As people begin to evaluate XPSP3, some people are striking this issue - After you upgrade a computer that uses a processor other than an Intel processor to Microsoft Windows XP Service Pack 2 (SP2) or Windows XP Service Pack 3 (SP3), you may receive the following error message after you restart the computer:
A problem has been detected and Windows has been shut down to prevent damage to your computer... Technical information: *** STOP: 0x0000007E (0xC0000005, 0xFC5CCAF3, 0xFC90F8C0, 0xFC90F5C0) SYSTEM_THREAD_EXCEPTION_NOT_HANDLED
When Physical Address Extensions (PAE) is enabled, you may receive the following error message:
STOP 0x000000FC (ATTEMPTED_EXECUTE_OF_NOEXECUTE_MEMORY)
• The results of a Stop error message may vary according to the computer's system failure settings.
• The four parameters that are inside the parentheses of the technical information for the Stop error message can vary depending on the computer's configuration. However, for this particular instance, the first parameter will always be C0000005.

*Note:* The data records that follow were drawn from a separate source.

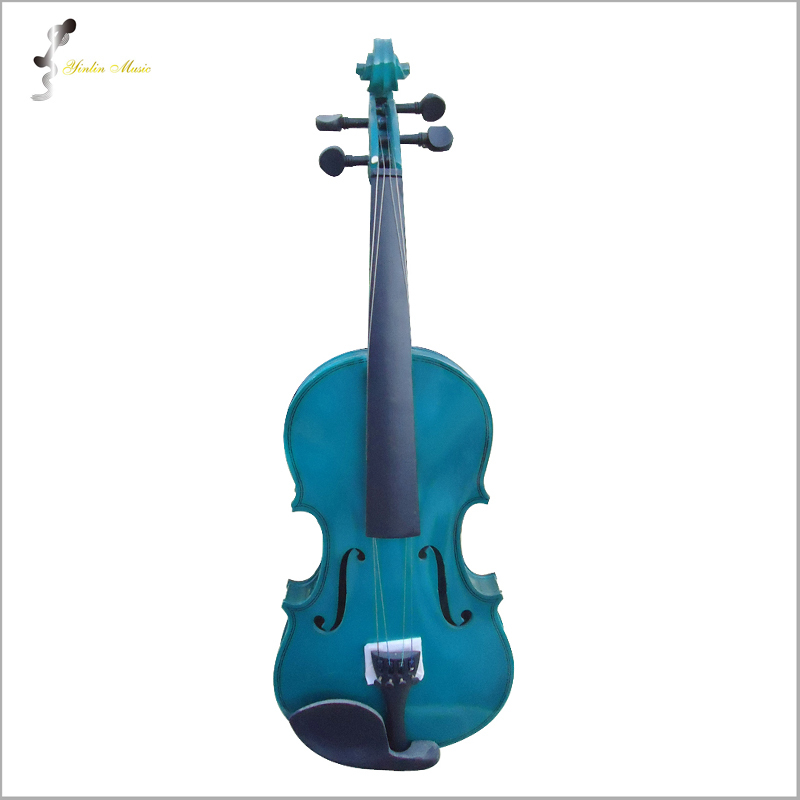 Green Violin 4/4 1/4 3/4 1/2 1/8 Size Violin in Full Set with Bow, Rosin and CaseColorful Violins Many Colors Available 4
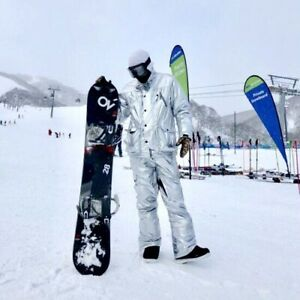 Ski Suit Men Women Snowsuit Outdoor Skiing  Waterproof Snowboard Jacket Pant Set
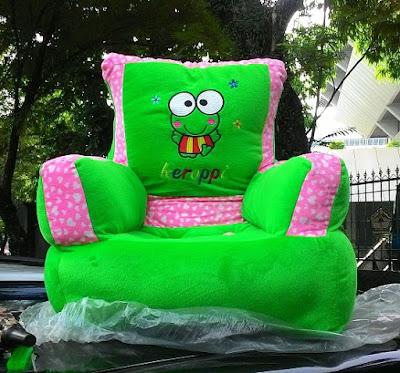 Sofa Karakter Anak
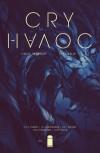 Cry Havoc - Simon Spurrier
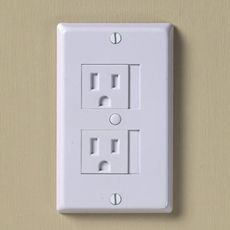 Genius! slide outlet cover over to use. when you pull the cord out, it automatically shuts. no more horrible plastic child proof plugs that you can never get out!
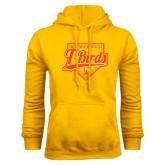 Gold Fleece Hoodie-T-Birds Baseball Script and Plate
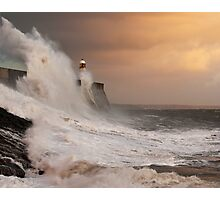 Porthcawl Photographic Print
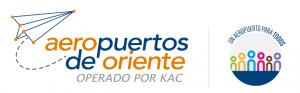 Aeropuertos de Oriente logo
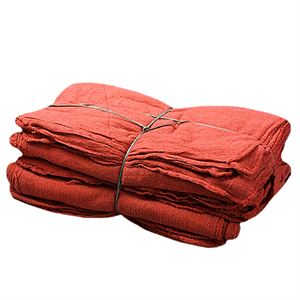 Shop Towels, 25 Pack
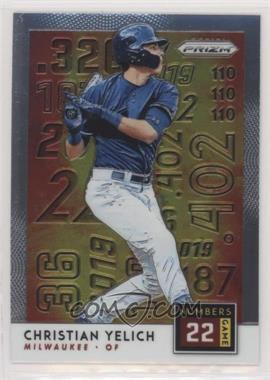 2019 Panini Prizm - Numbers Game #NG7 - Christian Yelich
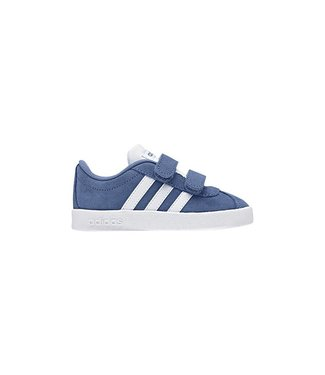 Adidas ADIDAS VL COURT 2.0 BLEU ROYAL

• Not all Stop 0x0000007E error messages are caused by the problem that is described in this article. For more information about how to troubleshoot Stop 0x0000007E errors, click the following article number to view the article in the Microsoft Knowledge Base:
330182 (http://support.microsoft.com/kb/330182/) How to troubleshoot a Stop 0x0000007E error in Windows XP
Most computers include an image that the manufacturer created by using the System Preparation (Sysprep) tool. Sysprep lets the computer manufacturer generate an image that can be used on different computers. The problem that is described in the above section may occur if the original Windows XP Service Pack 1 (SP1) Sysprep image is created on an Intel-processor-based computer and if the Sysprep image is then deployed on a non-Intel-processor-based computer. Under this configuration, after the computer is upgraded to Windows XP SP2 or SP3, the Intel processor driver (Intelppm.sys) may try to load because an orphaned registry key remains from the original Sysprep image. This issue may also occur if the original Windows XP SP2 or Windows XP SP3 Sysprep image is created on an Intel-processor-based computer and if it is then deployed onto a non-Intel-processor-based computer. Again, the Intel processor driver (Intelppm.sys) may try to load because an orphaned registry key remains from the original Sysprep image. For more information about unsupported scenarios when you deploy a Sysprep image on a destination computer that has a different vendor's processor than what the original image is based on, click the following article number to view the article in the Microsoft Knowledge Base:
828287 (http://support.microsoft.com/kb/828287/) Unsupported Sysprep scenarios
Note We do not support using Sysprep to install an operating system from an image if the image was created by using a computer that has a different processor. For example, you cannot create a Sysprep image on a computer that has an Intel processor and deploy the image to a computer that has an AMD processor. The third-party products that this article discusses are manufactured by companies that are independent of Microsoft. Microsoft makes no warranty, implied or otherwise, about the performance or reliability of these products.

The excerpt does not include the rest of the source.